Wednesday, March 13, 2013




O.K., O.K., I can’t hold it in any longer.  I’ve got to rant... just a little... and not about religion.  We’ve got a new Pope (finally one from “the Americas”) who will surely shine new light on religious life in the Twenty-first Century. I’m not kidding. I’ve always liked St. Francis of Assisi, so Cardinal Jorge Mario Bergoglio having chosen the name Francis gives me hope.  

So it’s politics, not religion...  I decided to find out a little more about Paul Ryan than I had bothered to learn before today... mainly because I wasn’t interested in knowing more about him... and after his and his running mate’s loss in the 2012 presidential race, I had hoped not to have any reason to know more about him.  No such luck.  When he trotted out his new budget, which looked pretty much like the one he worked up last fall, I began to see him as a slow learner. What makes him think Americans are dimwitted enough to think his new budget represents a fresh approach? Maybe it’s the company he keeps.  
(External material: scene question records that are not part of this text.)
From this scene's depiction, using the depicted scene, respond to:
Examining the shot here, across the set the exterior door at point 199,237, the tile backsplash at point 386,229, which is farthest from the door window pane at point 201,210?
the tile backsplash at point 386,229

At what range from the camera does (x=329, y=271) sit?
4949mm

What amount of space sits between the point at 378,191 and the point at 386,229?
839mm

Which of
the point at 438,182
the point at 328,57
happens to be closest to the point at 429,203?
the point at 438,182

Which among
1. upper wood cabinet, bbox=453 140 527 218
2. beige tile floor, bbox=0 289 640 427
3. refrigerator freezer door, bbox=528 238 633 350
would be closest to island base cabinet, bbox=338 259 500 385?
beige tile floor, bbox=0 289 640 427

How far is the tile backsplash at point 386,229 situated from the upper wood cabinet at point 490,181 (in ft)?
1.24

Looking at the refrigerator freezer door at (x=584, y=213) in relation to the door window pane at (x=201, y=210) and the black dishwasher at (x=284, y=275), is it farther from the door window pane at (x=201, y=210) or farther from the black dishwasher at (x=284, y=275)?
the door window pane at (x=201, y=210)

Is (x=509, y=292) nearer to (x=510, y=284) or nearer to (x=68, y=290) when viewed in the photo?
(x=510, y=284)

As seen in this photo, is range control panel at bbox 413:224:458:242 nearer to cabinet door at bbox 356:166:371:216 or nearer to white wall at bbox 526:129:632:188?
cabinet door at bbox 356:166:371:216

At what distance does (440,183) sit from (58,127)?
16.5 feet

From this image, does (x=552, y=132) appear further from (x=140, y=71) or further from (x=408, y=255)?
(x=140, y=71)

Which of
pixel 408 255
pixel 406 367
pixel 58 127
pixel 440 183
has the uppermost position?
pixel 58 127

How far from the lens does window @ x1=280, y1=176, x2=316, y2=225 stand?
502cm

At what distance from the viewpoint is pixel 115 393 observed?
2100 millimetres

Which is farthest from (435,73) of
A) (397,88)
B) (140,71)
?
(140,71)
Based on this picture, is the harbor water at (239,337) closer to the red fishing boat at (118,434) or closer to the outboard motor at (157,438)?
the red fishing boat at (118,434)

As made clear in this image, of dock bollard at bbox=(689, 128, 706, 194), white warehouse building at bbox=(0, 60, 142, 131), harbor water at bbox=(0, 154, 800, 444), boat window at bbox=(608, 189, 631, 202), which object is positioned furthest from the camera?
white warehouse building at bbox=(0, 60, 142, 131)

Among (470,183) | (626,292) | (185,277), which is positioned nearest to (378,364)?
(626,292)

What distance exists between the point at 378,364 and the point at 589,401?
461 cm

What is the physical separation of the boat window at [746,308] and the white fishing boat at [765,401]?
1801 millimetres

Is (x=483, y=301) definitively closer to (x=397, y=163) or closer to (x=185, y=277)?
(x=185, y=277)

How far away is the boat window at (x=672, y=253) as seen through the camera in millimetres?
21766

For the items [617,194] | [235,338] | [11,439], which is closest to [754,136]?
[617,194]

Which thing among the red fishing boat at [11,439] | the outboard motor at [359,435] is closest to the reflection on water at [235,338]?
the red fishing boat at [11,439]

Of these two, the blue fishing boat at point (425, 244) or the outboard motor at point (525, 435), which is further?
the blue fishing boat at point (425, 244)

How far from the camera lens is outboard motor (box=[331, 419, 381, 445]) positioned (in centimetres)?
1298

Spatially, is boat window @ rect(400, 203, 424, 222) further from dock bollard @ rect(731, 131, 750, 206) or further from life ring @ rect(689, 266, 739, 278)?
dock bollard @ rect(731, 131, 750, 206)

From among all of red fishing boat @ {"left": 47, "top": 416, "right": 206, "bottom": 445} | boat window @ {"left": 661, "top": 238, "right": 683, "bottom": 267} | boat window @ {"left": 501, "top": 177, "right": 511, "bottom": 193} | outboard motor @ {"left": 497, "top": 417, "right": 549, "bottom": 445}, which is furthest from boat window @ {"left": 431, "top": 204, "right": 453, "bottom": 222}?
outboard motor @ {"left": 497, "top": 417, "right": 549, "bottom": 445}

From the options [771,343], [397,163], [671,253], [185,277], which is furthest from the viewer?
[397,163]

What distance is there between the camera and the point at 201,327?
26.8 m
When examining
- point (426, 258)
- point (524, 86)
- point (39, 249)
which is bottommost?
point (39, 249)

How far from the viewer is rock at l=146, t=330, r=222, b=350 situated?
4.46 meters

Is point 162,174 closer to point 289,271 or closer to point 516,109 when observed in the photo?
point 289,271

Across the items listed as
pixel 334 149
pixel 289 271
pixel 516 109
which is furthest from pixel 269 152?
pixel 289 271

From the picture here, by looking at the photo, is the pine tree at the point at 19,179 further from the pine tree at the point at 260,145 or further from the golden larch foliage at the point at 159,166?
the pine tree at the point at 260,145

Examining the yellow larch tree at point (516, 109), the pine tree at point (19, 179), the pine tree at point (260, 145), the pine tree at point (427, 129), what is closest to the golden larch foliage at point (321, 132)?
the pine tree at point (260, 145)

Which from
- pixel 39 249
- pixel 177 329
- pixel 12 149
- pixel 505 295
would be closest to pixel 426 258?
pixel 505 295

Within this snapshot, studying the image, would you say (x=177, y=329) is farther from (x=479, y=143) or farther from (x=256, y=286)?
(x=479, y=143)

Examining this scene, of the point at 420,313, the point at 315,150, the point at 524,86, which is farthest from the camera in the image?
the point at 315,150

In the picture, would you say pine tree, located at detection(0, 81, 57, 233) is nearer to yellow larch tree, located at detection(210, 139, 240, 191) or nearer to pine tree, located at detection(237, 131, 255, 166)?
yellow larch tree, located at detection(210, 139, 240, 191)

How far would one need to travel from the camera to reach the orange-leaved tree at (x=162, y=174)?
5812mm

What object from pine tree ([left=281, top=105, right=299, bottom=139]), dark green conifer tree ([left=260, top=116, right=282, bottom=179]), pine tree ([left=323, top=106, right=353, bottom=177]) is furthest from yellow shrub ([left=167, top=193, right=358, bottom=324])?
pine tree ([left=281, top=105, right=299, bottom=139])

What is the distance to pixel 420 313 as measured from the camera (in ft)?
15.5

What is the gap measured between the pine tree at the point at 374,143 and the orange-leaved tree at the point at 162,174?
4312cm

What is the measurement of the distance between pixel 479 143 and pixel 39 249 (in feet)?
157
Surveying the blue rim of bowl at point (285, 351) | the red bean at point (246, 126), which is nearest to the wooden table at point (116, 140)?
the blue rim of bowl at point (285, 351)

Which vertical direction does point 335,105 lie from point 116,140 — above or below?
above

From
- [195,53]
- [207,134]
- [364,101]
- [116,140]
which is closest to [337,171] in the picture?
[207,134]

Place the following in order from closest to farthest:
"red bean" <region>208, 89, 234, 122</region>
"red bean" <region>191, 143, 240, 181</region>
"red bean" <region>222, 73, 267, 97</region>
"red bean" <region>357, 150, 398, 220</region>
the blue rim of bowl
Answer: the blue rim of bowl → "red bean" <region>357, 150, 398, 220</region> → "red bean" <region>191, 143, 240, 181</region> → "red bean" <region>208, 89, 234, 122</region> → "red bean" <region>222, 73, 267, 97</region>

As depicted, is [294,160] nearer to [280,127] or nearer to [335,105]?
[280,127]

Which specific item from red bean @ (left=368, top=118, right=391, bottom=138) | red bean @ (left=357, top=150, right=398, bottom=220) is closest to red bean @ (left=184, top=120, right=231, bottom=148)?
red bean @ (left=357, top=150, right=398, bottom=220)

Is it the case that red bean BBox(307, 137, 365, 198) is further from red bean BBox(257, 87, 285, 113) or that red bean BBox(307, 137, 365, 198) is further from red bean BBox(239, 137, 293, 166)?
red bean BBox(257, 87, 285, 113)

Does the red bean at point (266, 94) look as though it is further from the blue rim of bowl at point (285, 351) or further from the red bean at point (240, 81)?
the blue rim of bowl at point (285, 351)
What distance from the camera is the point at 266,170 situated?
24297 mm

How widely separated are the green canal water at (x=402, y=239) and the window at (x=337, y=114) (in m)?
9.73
Paul Ryan has been a member of the House of Representatives since 1998.  Before 1998 he was first legislative aid to Representative Bob Kastnen... then to Sam Brownback, and finally to Jack Kemp, after which he did a stint as a speech writer before running for congress in his home state of Wisconsin.  Paul is one of four children born into a middle class Roman Catholic family in Janesville, Wisconsin...  a family, which by the way, has benefited from the Social Security program, which also by the way, Representative Ryan has continually lobbied to weaken since he has been a congressman. Apparently, since he was a teenager receiving a Social Security check every month, his thinking has changed so he now considers social security a first step toward socialism which he declares is bad. When his father died of a heart attack when Paul was 16, he received Social Security survivors benefits until his 18th birthday.  He acknowledges that those benefits helped him pay for college.  Having worked the grill for a time at McDonalds when he was in high school drawing Social Security, Ryan knows something about earning minimum wage. He must surely have worked alongside some people who had to live on a McDonalds salary without additional support from Social Security or from a middle class family with considerable means. Let me be quick to say that I’m not faulting Paul Ryan for being Catholic, for having “been on Social Security,” for having worked for minimum wage, nor for his having earned his income from a government job since he got out of college.  I don’t find anything wrong with any of his published history. What surprises me is that he apparently hasn’t learned much about what life is like for the 48 million people in the United States who live below the poverty level.  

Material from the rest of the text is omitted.